Apart from that it does not yet fully work, because the states [2,1,3] from iteration 7 and [2,3,1] from iteration 3 are the same, but the lists are not (need to sort them or better insert newly removed array elements into where they would belong in a sorted list), the problem is that the algorithm becomes very slow. In practice, eg data_state_temp has length 15000, and data_state_list has 40000 lists with generally increasing length up to 15000.

Questions:

• How can we get a speed-up for that cycle/infinite loop check? Other/Conceptually different approaches to checking whether we already had the same state previously are perfectly fine.
• In the current code, when Python checks whether data_state_temp is in data_state_list , does it compare list elements only for lists with lengths matching that of data_state_temp (I would expect that) or would we need to manually select these lists beforehand?

Answer 1

Keep History as Set (Fixed Lookup)

If you do not care about the order of past states -- just that it was ever visited before -- then lets amass a set of all past states. This gives us a fixed lookup instead of linear lookup with in (eg for needle in haystack )

For a set to work its magic, it has to work with hashable types. In short, a tuple is immutable and therefore hashable and therefore a shoe-in candidate to be used with set .
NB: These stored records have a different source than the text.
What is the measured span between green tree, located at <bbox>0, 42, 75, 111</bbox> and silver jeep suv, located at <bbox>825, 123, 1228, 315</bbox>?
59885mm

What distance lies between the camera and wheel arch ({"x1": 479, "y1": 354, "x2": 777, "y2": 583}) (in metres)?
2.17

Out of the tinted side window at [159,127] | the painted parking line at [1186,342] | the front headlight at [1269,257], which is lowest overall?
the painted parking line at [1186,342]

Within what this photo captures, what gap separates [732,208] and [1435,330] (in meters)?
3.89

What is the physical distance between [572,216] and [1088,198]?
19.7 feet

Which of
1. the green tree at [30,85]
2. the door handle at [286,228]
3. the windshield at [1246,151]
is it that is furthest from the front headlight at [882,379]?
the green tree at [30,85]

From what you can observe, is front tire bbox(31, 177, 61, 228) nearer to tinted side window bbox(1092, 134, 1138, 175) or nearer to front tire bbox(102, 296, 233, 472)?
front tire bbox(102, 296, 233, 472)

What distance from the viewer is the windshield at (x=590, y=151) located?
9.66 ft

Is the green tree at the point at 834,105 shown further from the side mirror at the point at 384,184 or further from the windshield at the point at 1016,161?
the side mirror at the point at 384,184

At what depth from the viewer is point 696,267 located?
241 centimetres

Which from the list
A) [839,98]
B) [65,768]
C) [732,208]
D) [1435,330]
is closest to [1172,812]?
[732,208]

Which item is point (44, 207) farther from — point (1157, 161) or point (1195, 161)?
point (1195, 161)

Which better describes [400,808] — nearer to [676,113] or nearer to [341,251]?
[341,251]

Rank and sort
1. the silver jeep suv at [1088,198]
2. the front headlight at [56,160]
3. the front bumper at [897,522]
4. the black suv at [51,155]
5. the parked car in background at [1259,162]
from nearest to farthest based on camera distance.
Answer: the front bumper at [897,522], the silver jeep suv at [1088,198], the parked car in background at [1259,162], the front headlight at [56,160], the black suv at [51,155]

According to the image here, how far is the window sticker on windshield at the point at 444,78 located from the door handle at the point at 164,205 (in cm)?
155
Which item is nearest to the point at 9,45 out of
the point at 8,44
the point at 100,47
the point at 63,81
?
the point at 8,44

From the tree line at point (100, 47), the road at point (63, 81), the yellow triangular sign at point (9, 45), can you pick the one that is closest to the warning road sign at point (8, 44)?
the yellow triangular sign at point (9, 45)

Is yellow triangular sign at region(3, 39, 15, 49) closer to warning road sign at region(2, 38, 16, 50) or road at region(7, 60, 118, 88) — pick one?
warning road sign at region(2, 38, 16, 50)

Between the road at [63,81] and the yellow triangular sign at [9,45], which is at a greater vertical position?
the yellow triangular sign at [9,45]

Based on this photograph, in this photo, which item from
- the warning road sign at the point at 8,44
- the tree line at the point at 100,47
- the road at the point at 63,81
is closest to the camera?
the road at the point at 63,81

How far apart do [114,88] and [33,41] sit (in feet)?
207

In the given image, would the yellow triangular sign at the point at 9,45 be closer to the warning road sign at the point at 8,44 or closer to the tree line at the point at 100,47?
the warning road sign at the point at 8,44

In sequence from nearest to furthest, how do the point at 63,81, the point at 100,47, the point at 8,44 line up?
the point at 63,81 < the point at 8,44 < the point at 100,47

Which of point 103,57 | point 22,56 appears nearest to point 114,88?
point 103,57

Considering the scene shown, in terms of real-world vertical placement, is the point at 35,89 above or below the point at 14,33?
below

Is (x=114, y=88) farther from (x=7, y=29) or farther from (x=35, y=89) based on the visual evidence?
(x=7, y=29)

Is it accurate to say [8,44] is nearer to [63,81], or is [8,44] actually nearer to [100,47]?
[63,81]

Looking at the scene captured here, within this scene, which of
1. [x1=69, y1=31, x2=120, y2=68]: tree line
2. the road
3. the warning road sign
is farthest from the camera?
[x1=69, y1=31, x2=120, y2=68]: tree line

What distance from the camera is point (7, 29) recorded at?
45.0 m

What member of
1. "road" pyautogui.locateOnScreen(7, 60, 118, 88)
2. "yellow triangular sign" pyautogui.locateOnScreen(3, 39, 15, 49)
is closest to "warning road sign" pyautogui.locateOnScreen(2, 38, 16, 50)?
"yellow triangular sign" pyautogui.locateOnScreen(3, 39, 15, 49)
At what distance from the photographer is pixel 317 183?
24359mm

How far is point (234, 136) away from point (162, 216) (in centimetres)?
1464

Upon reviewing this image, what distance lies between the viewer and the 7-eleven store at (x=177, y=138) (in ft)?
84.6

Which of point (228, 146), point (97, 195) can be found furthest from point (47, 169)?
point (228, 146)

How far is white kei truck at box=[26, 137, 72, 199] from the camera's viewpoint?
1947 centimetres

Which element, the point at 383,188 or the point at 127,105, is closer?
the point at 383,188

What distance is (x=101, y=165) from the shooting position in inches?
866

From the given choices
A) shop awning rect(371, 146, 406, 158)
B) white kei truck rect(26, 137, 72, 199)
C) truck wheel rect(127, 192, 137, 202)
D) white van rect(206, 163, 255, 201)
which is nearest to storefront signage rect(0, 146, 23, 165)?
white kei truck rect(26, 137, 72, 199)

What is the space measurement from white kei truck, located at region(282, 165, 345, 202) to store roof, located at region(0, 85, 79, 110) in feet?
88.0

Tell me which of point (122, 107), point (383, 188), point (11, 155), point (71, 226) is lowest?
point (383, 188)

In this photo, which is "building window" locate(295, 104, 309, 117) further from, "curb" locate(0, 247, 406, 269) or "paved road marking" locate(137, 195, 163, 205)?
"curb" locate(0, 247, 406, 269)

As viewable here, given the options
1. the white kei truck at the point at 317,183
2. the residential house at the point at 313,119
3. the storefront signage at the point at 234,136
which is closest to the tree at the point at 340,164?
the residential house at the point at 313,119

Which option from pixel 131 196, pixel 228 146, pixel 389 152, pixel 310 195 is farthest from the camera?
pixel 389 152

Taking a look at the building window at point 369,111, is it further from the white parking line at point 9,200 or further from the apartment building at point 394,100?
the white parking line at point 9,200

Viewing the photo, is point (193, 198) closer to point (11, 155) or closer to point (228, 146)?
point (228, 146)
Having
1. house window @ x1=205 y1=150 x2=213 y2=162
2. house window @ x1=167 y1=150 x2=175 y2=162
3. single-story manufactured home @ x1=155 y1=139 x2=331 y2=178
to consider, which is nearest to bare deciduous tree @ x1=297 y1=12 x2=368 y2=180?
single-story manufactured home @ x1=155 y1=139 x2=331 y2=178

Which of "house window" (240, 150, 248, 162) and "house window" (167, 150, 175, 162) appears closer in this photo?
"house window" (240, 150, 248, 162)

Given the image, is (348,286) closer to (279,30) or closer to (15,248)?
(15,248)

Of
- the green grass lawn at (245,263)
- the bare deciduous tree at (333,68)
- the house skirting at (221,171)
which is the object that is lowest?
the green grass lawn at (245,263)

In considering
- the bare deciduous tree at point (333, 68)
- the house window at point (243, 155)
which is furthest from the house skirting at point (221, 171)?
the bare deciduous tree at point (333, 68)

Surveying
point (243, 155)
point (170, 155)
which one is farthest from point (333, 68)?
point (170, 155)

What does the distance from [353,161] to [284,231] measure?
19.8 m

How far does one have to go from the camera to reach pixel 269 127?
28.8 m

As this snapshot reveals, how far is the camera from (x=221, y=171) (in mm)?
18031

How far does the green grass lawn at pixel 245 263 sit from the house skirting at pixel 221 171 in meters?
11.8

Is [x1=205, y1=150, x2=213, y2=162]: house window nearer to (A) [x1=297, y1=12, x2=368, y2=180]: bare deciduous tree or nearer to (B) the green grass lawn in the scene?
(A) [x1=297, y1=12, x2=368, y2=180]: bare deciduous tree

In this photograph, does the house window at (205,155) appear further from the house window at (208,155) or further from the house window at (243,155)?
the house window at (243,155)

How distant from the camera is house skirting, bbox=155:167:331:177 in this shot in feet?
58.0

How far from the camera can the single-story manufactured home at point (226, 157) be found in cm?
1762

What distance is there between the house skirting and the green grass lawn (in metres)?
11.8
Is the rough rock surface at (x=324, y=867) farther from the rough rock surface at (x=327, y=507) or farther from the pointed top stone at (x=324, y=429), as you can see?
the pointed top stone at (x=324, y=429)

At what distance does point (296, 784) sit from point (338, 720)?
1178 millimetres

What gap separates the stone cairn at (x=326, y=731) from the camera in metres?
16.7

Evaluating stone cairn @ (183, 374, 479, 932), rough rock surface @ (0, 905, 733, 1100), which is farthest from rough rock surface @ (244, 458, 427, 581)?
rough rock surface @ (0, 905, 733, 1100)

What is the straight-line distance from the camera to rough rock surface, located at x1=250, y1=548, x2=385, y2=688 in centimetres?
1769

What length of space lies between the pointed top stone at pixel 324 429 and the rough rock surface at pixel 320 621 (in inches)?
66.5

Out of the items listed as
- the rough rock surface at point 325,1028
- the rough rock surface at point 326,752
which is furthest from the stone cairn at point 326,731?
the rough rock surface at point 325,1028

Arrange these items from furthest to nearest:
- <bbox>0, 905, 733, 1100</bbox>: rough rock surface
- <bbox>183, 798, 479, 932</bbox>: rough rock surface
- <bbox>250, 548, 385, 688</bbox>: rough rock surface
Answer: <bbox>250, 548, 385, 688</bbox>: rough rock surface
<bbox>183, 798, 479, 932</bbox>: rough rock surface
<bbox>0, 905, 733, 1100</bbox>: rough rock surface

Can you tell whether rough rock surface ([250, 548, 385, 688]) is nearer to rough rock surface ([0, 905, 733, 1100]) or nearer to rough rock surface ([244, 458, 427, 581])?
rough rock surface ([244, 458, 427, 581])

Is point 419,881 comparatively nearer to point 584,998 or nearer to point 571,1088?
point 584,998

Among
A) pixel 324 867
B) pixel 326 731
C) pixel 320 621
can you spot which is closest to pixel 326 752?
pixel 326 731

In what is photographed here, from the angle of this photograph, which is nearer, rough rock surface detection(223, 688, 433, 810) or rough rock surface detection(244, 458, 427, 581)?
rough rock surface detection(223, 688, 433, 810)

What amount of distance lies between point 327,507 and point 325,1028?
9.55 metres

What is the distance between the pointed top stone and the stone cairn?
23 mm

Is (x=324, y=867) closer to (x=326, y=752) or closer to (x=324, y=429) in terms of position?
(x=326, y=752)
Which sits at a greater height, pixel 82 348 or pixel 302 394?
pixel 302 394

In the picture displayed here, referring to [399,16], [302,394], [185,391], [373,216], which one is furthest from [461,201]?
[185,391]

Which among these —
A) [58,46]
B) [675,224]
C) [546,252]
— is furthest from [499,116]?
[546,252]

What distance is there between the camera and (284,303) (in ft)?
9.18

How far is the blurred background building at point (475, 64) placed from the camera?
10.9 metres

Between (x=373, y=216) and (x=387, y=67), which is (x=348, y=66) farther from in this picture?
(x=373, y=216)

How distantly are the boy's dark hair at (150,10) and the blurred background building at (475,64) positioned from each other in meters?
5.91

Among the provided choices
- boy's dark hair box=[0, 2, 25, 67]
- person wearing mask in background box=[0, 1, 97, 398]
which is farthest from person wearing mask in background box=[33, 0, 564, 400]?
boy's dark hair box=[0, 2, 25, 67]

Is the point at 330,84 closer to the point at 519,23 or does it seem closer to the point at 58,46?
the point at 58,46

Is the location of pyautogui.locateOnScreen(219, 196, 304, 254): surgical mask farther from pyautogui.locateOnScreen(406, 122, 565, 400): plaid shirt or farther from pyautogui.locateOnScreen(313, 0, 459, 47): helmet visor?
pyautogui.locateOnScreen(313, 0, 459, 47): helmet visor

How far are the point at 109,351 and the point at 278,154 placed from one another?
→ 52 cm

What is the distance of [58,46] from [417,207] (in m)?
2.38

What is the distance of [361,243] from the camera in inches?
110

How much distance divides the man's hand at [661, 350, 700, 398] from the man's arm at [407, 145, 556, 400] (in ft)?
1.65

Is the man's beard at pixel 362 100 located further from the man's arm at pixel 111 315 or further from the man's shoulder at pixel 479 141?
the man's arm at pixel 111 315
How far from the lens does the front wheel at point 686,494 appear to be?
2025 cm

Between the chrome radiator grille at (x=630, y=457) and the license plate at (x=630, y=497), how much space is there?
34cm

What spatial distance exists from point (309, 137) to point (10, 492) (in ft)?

from itertools import chain

# let's say we already have state that is 15000 long
data_states = set()
data_state = tuple(range(15000))
data_states.add(data_state)

# we loop until we decide on a new state
while data_state in data_states:
    # either you decide to remove an element, say 42
    # (can skip sort because the previous tuple was already sorted)
    new_data_state = tuple(x for x in data_state if x != 42)

    # or you decide to add an element, 9000
    new_data_state = tuple(sorted(x for x in chain(data_state, [9000])))

    data_state = new_data_state

# now commit this state to your history
data_states.add(new_data_state)

Note that tuple is immutable, so we have to sort first before creating the tuple. Also note the sorted(_) form creates a copy, whereas _.sort() performs in-place sort. Since we are parsing previous state as a generator, the latter sort would not be possible as we do not have memory. So former is picked. Then that is fed into tuple() constructor.

Runtime Complexity

Given len(state) = n :

new_data_state = tuple(sorted(x for x in chain(data_state, [9000])))

1. x for x in... : generator with n operations
2. sorted(...) : creates a list, populates with n entries
3. tuple(...) : creates a tuple, populates n entries

Steps 1+2 happen in one pass of n . Then repeat n for Step 3. Total runtime complexity is O{2n} per iteration of state .

Q: How to speed up?

What I listed above. If you become strapped for memoery, you might consider more compact forms of representing state .

For example, you might chunk state into 3 chunks consisting of 5000 consecutive numbers. Then use a nested dictionary. Eg data_states[(x for x in range(5000)][(x for x in range(5000)] == <all the remaining digits>

In this way, the space cost is amortized such that the incremental space cost for an element with 15777 digits is only 15777 - 5000 - 5000 = 5777 digits. This is essentially what a dictionary does.

Q: Does it compare list elements by length?

Yes, it performs length matching as the first check to short-circuit a False . But no, it still processes every single element.